I was in a heavy metal band once, kind of by accident, couldn’t help myself: said I’d play a couple of songs with them at a party and that was that, joined the circus. That band was called Zodiac Mindwarp and the Love Reaction and I loved them for many reasons: looked great; one really, really good song; guitar player was a karate black belt; drummer taught music at a high-security prison; the singer was a thoughtful and fearless vagabond king. They were all exceptionally bright and they got through a lot of bass players; some died, some ran away, but I was with them for ages, captivated by high voltage and high volume.
I still have the heavily embroidered denim jacket the band bequeathed to me. It’s the jacket all their bass players wore, next to the skin at every, sweaty gig. The jacket has never once been washed, a potent mess of provocation and stitched-on symbolism. Boy, it felt good to make so much noise, more relaxing and peaceful somehow than sitting in a really comfortable chair in the sunshine.
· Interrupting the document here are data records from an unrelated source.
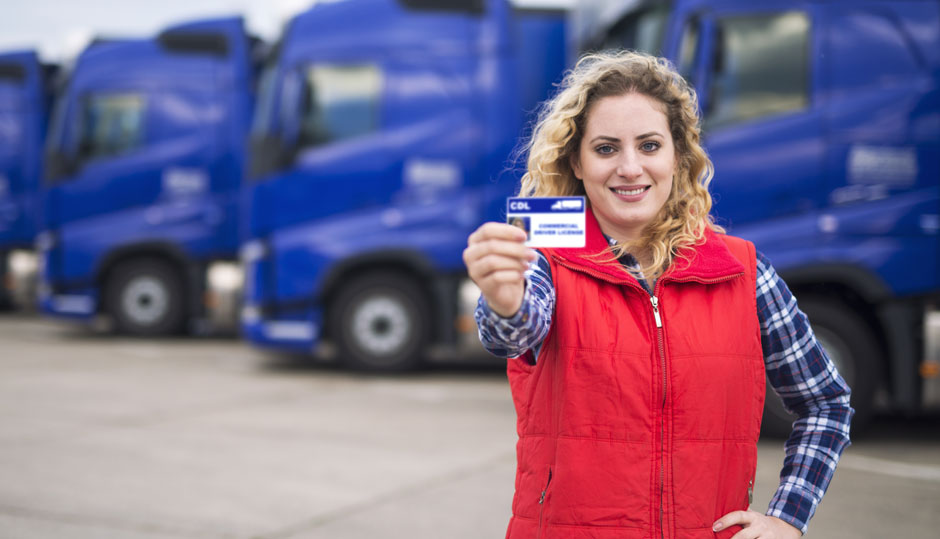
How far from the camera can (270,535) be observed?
374cm

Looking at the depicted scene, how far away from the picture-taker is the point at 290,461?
5023 millimetres

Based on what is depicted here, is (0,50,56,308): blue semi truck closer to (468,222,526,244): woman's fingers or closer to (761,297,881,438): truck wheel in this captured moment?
(761,297,881,438): truck wheel

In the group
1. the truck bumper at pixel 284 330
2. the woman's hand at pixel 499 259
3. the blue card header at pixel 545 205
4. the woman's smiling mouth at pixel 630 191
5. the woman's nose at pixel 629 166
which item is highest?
the woman's nose at pixel 629 166

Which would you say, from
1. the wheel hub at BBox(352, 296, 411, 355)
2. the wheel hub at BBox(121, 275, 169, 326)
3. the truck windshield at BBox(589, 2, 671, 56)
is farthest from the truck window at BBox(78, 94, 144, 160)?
the truck windshield at BBox(589, 2, 671, 56)

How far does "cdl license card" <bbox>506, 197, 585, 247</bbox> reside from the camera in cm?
134

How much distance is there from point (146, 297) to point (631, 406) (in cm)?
1028

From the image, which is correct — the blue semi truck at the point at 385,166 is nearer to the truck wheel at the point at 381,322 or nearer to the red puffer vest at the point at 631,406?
the truck wheel at the point at 381,322

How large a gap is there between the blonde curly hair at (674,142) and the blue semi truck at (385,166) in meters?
6.05

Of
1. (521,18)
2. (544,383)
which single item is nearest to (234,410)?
(521,18)

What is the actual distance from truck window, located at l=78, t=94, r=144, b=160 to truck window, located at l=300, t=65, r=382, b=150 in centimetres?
337

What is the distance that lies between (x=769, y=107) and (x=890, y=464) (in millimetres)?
2300

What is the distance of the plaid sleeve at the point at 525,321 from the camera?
1.35 metres

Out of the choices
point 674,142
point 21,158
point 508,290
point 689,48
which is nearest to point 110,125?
point 21,158

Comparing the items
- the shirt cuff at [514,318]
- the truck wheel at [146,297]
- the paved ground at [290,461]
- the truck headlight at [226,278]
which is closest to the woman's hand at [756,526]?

Until that point, I didn’t think I liked rock music but when I scratched its ugly surface, there were actually lots of beautiful things beneath. Having said that, I still wouldn’t be too thrilled at the prospect of going to see any of the remaining rock dinosaur tribes perform. Iron Maiden, Metallica, Deep Purple, even Led Zeppelin, all just a little bit corny or rubbish one way or another, and those are the best ones. Rock music has to be loud, obviously, and it has to be fairly simple and aggressive. Possibly for those reasons, bad rock is the worst, the ugliest music you’ll ever hear. But when it’s good, it’s really, really good.